**** Trecho para leitura

POR Ricardo Fontes Santana

Alguns anos atrás, participei de uma reunião em que um executivo sênior de uma das maiores empresas do mundo anunciou como grande novidade a disponibilização de um conjunto de documentos visando a completa padronização das atividades e dos processos da empresa. Durante a apresentação, alguns profissionais de venda demonstraram certa inquietação com a perceptível perda de poder com novos rituais internos de aprovação, imediatamente percebidos como burocráticos.

Surgiu então uma pergunta capciosa:

“Será que os novos padrões iriam engessar a criatividade e a capacidade de adaptação a novas realidades?”

O executivo demonstrou clara surpresa e ressaltou que as expectativas da empresa em relação aos seus clientes, às margens e a todo e qualquer aspecto negocial estavam claramente definidas nos novos documentos de padronização. Bastava segui-los! Pedi então a palavra e argumentei que a inovação e a busca contínua pela melhoria eram intrínsecas aos seres humanos, e que elas iriam habilitar o aperfeiçoamento dos padrões de trabalho na medida em que os mesmos fossem executados.

Meus argumentos não foram correspondidos. O executivo destacou que os processos foram criados com base nas melhores práticas adotadas no mercado e que refletiam claramente o que se esperava de cada indivíduo da companhia. Ressaltou ainda não encorajar a distração com a busca por melhorias, tendo em vista que o objetivo principal era aumentar a produtividade através de performance padronizada e em escala.

Confesso que saí frustrado da reunião. Como profissional de finanças, reconhecia a importância da definição e da documentação de processos para uma empresa tão diversa, mas também admitia que era necessário proporcionar espaço para os profissionais respirarem, gerando assim oxigênio na forma de novas ideias para a organização. E, no caso específico da empresa, eu tendia a concordar com meus amigos comerciais reconhecendo que os padrões passavam um pouco dos limites por tentarem definir uma miríade de situações diversas focadas no passo a passo operacional de execução das atividades.

Impossível também sair de uma reunião como essa sem refletir sobre os conceitos de Ford sumarizados no seu princípio da produtividade baseado na padronização de movimentos e equipamentos nas linhas de montagem. E obviamente do seu contemporâneo Taylor, que, através da publicação de “Princípios de Administração Científica”, defendia a especialização das funções do trabalho para operários bem capacitados e obedientes aos métodos estabelecidos pelos seus patrões. E era ainda impossível não refletir também sobre os críticos do caráter “dominante” das teorias de ambos, tendo como base a ideia de que minimizar o escopo do trabalho dos empregados servia para diminuir o conhecimento e aumentar a dependência desses em relação aos seus empregadores. Senti-me então envolto com as mesmas dúvidas e os mesmos tormentos tão debatidos durante a chamada “Segunda Revolução Industrial”.

Como bom economista, opto por uma reflexão longe dos extremos. Uma empresa sem processos, sistemas, padrões e alçadas tende a ser menos eficiente e a estar mais exposta a riscos não quantificados e previstos. Por outro lado, uma empresa burocrática, fragmentada e engessada tende a atrair profissionais menos capazes e mais preocupados em seguir fórmulas preestabelecidas de sucesso com total aversão ao risco.

********
**** Dados

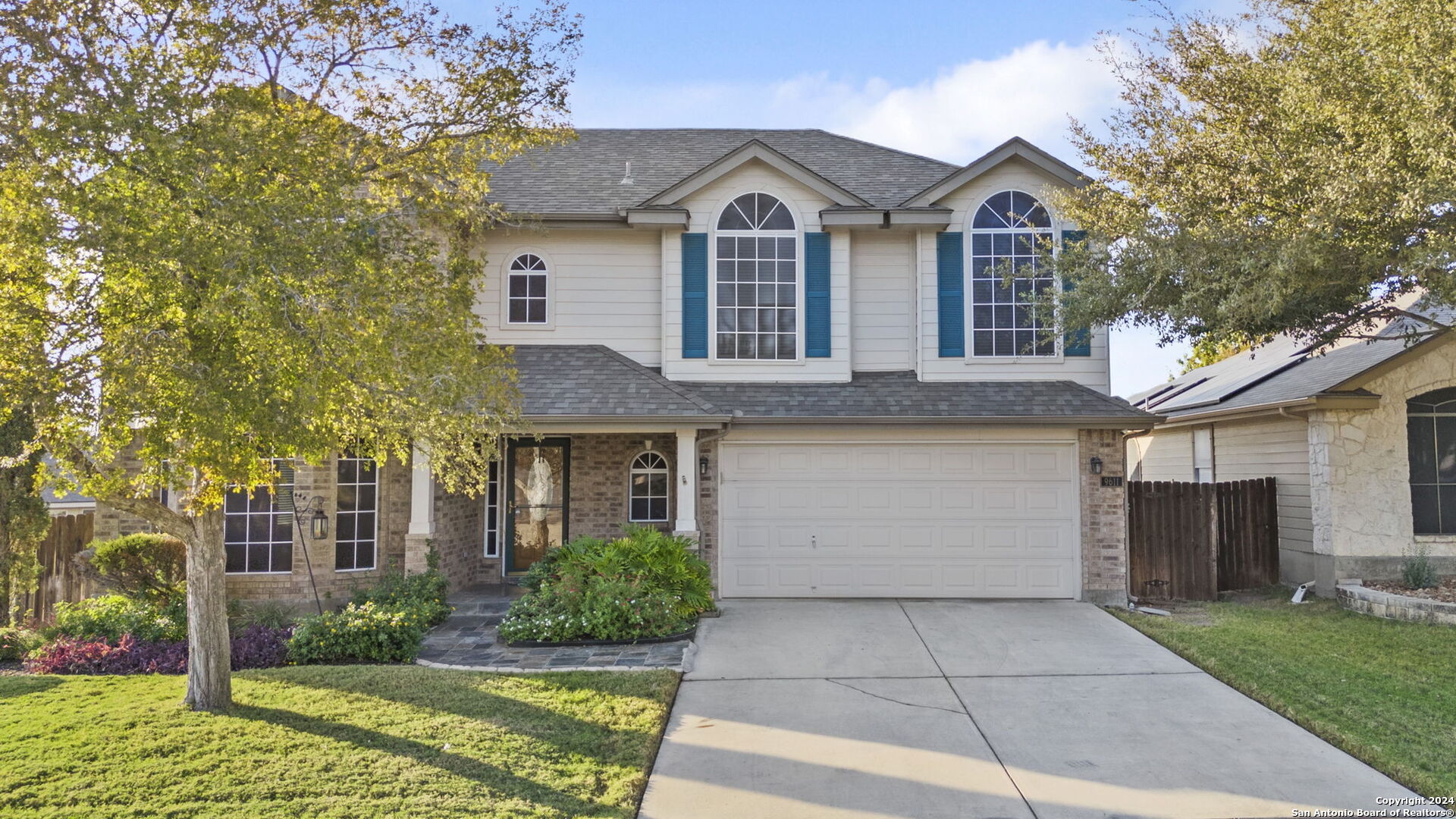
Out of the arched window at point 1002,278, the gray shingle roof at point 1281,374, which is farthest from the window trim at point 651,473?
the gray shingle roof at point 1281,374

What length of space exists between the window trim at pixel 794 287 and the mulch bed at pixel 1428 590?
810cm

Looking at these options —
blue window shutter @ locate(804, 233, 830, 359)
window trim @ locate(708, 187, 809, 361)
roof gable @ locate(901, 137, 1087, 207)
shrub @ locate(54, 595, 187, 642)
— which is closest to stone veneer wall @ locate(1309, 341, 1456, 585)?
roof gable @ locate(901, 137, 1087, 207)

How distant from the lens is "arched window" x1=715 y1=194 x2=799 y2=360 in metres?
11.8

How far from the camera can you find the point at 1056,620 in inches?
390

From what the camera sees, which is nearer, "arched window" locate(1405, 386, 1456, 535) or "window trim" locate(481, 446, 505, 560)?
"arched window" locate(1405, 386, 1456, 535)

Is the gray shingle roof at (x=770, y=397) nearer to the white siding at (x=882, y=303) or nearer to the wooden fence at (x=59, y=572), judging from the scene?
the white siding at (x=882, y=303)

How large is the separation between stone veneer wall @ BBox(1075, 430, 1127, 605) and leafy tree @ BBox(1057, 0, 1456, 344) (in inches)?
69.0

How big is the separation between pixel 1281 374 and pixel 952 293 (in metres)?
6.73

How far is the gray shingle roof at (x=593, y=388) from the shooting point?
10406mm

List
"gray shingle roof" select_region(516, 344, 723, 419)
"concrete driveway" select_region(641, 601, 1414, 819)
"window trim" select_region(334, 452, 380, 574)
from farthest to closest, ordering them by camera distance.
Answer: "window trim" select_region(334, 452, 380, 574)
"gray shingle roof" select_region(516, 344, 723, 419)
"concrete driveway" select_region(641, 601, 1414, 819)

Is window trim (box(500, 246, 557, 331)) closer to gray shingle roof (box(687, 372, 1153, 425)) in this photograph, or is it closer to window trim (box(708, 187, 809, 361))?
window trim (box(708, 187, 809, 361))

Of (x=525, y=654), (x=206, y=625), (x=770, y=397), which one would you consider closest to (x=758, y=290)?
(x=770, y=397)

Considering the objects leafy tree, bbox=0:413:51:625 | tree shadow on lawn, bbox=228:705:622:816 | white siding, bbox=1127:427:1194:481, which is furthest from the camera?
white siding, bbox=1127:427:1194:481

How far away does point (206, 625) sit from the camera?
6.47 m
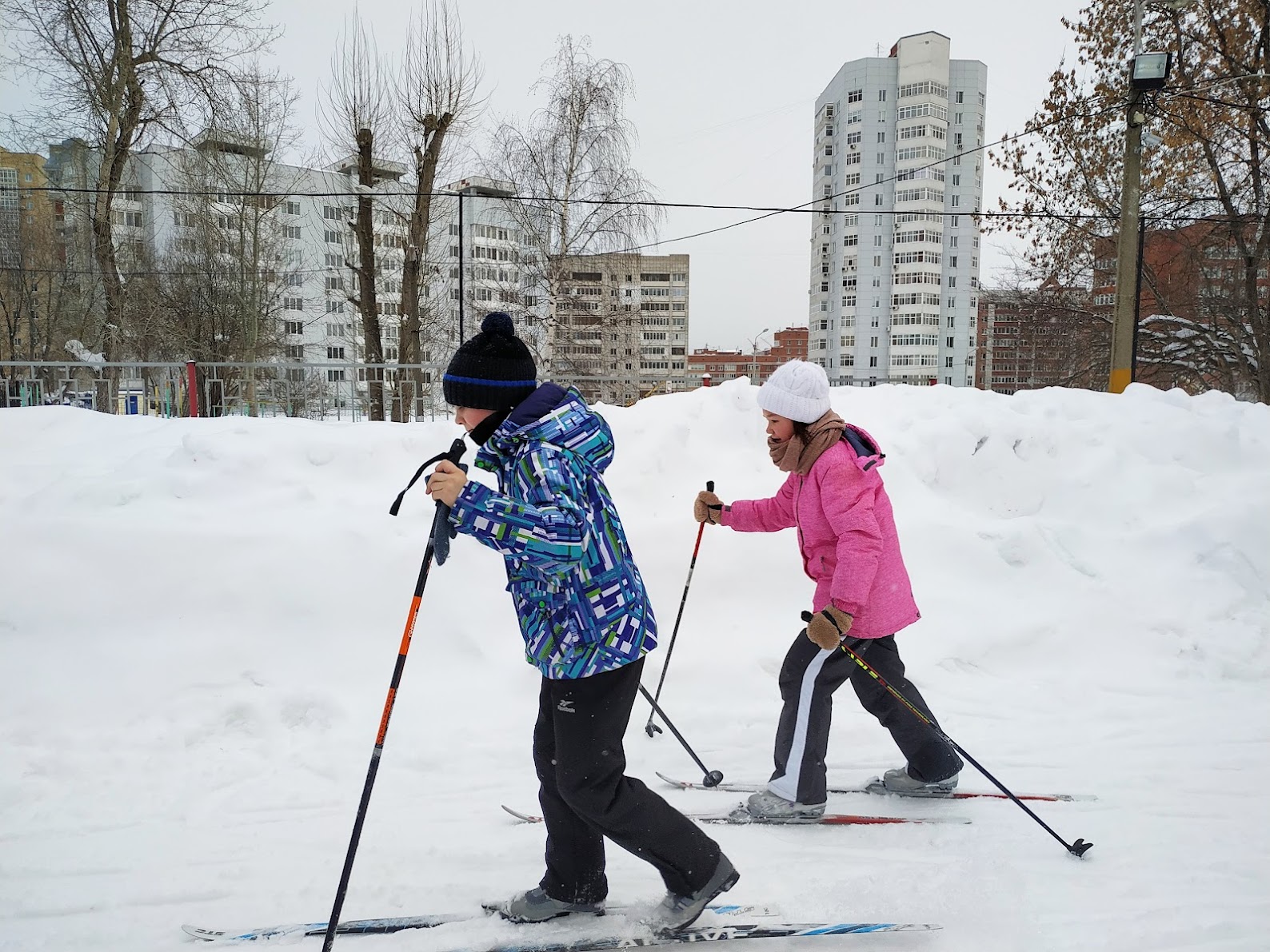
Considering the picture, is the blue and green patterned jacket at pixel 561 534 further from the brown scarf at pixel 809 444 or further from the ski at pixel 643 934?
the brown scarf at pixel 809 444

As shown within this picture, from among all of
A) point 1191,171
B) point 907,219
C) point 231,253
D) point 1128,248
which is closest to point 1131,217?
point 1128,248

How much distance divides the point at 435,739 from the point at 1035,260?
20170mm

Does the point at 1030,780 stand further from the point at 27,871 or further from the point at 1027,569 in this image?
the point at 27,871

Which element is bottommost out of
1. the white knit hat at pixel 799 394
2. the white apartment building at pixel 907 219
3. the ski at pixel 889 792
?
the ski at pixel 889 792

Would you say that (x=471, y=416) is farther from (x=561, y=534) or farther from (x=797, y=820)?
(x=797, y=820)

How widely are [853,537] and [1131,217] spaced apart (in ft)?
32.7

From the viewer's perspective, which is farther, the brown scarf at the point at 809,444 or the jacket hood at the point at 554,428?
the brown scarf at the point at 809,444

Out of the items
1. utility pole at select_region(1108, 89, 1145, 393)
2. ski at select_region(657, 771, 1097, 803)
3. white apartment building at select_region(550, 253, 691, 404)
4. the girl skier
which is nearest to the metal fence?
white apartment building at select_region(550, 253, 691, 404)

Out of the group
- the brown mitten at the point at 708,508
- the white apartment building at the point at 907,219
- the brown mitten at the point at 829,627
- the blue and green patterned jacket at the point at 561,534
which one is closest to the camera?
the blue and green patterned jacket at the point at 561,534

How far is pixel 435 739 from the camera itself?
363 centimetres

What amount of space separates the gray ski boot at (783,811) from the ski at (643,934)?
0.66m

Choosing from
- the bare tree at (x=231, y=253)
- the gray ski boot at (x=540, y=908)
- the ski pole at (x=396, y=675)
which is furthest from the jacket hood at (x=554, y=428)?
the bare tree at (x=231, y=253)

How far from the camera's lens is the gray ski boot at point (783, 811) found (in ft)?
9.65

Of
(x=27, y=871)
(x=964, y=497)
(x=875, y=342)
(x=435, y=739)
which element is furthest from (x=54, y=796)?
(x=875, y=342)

********

== Instruções da tarefa ==
Prossiga o trecho sobre a padronização de processos nas empresas a partir da última frase apresentada.

== Resposta da tarefa ==
Equilíbrio e bom senso são fundamentais nas definições de como e o que padronizar, tendo como princípio básico que subjetividade e objetividade se complementam. Mesmo um processo sólido e eficaz, próximo da perfeição, pode sim ser desafiado por novos métodos de trabalho. Por outro lado, decisões subjetivas, como contratação de funcionários e definição de estratégias de longo prazo, tornam-se mais eficientes quando facilitadas pela definição de indicadores objetivos de sucesso.

É interessante notar também que aspectos culturais e as diferentes características de negócio afetam diretamente o apetite por controle nas organizações. Como exemplo, empresas intensivas em capital dependem do monitoramento dos seus investimentos e da eficiência dos seus projetos para garantir a rentabilidade aos seus acionistas, portanto, tendem a ser mais controladoras e focadas em produtividade e economias de escala. Por outro lado, empresas que dependem mais do caráter empreendedor dos seus funcionários, principalmente no varejo e na prestação de serviços, geralmente proporcionam maior liberdade aos seus colaboradores para que esses impulsionem seus negócios.

Liberdade e padronização dependem do entendimento da identidade própria que alavanca os objetivos de cada empresa ou até de cada departamento. Só assim é possível fugir de armadilhas, sejam elas originadas pelo foco maior nos detalhes do que nos propósitos, sejam eles originadas pela desconexão e até pela centralização excessiva, que são derivadas da ausência generalizada de processos.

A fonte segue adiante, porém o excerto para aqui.